Watching them go, the Teacher remembered the day, long ago, when he’d gone with his mother to get the last of their belongings from the lousy row house he’d grown up in. His dad had stood in the doorway, drinking a bottle of Miller beer and holding back the Teacher’s little brother, who was crying and straining to go with Mommy.

“No, buddy,” his dad kept saying. “You’re Daddy’s boy now, remember? You’re going to stay with me. It’s okay.”

But it wasn’t okay, was it? the Teacher thought.

He shook his head in disbelief, remembering how he’d just sat there in the cab of the moving truck. At first, he’d been embarrassed that the neighbors would see, until he realized they weren’t his neighbors anymore. After that, he’d actually been happy. He’d had to share a room with his stupid little brother, but now he was going to go with his mom, and he’d have his own room. His brother was a baby, he’d decided.

The Teacher’s cheeks bulged as he let out a long breath.

No, it wasn’t okay, he thought, shaking off the memory. But it was getting there. It would all be as okay as it was ever going to be, very soon.

He looked at himself in the plate-glass reflection. He was clean-shaven this morning, wearing a skintight Armani blazer over his tall, tapered frame, with a white silk shirt open at the throat and crotch-biting Dolce and Gabbana jeans – over-the-top, go-f-yourself, moneyed sex and style. Real Tom Ford.

Screw that stubbly-faced, Unabomber-look-alike picture of him on the covers of the Daily News and the Post, he thought. The only people who’d glanced twice at him on the sidewalks this morning were horny-looking forty-year-old ladies and hornier-looking gay men.

Nothing had changed. He would go over like Rover.

He took out his Treo, double-checked his next target, and adjusted his pistol at the small of his back before stepping out into the sidewalk crush.

This was a real good one coming up – somebody who’d been in dire need of his comeuppance for quite some time.

The Teacher put a little pep in his step as he flowed east with the sheltering crowd.

Chapter 58

Within half an hour of our storming the Gladstone mansion, news vans had outnumbered Range Rovers on Lattingtown Ridge Court.

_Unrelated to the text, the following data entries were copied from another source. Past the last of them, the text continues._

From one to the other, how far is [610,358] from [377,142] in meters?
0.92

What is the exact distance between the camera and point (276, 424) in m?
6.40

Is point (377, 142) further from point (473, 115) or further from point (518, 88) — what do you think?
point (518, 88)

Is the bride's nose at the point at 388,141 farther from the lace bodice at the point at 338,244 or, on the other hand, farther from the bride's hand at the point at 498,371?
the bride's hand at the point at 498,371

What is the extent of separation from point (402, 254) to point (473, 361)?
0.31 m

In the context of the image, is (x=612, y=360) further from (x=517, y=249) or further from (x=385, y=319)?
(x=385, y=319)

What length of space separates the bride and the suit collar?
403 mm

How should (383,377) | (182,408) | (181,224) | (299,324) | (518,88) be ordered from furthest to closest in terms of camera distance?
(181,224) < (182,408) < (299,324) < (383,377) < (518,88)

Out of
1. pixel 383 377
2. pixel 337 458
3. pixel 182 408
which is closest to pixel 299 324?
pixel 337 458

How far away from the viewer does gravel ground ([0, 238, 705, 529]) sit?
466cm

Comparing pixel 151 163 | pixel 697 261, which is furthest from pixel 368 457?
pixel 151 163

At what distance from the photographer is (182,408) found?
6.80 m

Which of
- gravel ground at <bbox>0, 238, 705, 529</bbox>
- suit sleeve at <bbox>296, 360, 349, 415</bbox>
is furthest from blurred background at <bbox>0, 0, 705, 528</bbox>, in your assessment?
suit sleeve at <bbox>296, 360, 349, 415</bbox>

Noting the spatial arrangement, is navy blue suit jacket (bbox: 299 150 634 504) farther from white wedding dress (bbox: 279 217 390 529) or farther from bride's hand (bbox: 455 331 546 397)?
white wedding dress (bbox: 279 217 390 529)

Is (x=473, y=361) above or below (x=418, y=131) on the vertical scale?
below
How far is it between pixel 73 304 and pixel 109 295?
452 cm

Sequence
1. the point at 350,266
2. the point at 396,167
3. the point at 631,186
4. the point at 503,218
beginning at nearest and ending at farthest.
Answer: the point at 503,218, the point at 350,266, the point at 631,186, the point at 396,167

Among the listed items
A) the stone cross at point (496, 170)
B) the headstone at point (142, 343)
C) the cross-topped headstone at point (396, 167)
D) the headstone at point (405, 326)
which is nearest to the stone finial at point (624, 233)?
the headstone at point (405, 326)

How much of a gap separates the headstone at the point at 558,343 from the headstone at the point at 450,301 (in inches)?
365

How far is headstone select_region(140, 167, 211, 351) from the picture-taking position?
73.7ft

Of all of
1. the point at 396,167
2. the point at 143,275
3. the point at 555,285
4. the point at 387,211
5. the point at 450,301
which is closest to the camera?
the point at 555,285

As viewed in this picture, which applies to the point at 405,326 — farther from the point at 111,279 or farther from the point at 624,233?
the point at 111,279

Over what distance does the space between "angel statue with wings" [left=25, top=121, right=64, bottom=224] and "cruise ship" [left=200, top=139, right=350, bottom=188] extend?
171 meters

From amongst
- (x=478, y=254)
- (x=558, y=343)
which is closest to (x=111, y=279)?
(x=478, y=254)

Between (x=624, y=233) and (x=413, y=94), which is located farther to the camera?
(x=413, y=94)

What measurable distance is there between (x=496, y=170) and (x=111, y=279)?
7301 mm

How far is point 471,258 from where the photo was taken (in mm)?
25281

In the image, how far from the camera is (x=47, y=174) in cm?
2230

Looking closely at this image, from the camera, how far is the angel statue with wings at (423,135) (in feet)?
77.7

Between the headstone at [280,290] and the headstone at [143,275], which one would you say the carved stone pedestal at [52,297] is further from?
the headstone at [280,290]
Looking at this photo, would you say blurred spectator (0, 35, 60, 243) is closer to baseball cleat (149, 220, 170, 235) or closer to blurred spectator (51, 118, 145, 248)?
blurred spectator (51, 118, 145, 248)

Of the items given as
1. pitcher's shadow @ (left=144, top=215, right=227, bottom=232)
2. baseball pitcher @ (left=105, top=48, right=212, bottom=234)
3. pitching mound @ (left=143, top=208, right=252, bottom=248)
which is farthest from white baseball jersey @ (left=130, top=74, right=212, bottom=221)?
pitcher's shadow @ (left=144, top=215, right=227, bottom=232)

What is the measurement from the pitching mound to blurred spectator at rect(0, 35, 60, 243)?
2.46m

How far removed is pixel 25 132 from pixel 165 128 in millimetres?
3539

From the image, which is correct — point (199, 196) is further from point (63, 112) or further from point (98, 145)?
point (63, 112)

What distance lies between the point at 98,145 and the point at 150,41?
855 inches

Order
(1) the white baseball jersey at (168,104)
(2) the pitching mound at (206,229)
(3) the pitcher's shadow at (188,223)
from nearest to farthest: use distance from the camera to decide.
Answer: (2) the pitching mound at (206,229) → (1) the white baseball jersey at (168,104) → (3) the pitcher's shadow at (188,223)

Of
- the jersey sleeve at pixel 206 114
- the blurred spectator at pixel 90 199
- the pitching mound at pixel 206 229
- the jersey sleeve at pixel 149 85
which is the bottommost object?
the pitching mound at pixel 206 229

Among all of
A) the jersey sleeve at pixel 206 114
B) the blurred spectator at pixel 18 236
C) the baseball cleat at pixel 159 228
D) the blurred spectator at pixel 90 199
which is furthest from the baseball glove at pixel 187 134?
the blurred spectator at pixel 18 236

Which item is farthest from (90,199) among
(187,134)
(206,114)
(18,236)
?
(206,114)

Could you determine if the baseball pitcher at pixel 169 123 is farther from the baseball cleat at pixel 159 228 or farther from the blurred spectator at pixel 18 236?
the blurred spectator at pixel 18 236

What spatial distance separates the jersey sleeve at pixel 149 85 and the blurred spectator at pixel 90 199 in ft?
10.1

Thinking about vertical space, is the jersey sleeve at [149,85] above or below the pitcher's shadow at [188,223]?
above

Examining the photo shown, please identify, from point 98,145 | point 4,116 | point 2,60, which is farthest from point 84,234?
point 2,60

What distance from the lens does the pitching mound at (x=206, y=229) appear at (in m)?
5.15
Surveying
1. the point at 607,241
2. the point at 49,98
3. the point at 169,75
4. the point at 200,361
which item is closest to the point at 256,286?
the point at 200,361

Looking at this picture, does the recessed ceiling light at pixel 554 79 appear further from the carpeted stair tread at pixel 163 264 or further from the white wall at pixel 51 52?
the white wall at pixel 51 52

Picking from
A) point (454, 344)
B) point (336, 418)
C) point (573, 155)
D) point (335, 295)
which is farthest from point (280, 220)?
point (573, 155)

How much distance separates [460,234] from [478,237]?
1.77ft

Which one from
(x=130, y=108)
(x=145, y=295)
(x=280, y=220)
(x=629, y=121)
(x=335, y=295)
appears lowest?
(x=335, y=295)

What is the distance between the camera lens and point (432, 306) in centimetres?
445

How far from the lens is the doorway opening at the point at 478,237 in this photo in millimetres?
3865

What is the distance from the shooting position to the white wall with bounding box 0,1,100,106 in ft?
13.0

Alongside the barricades, I counted at least four newsies, pointing their surface-to-air-missile-like shoulder cams at the house. I felt like calling in air support. We were under siege.

I gladly handed over the master bedroom to the arriving Nassau County Crime Scene guys.

“So, is it true? A trifecta on the Gold Coast?” one of them said with a shake of his head. “I knew that was Dominick Dunne out by the mailbox.”

Downstairs, the law enforcement were standing in clusters, smoking, drinking coffee, and wisecracking like bad guests at the world’s worst cocktail party.

I waded through them and scanned the photographs on the walls in the family room. I took down three that I thought we could use in tracking Gladstone. He looked like a pilot, handsome, flat-bellied, and steely-eyed. Even his grin seemed muscular, that of a man who always got what he wanted.

“Hey there, you sick son of a bitch,” I said to him.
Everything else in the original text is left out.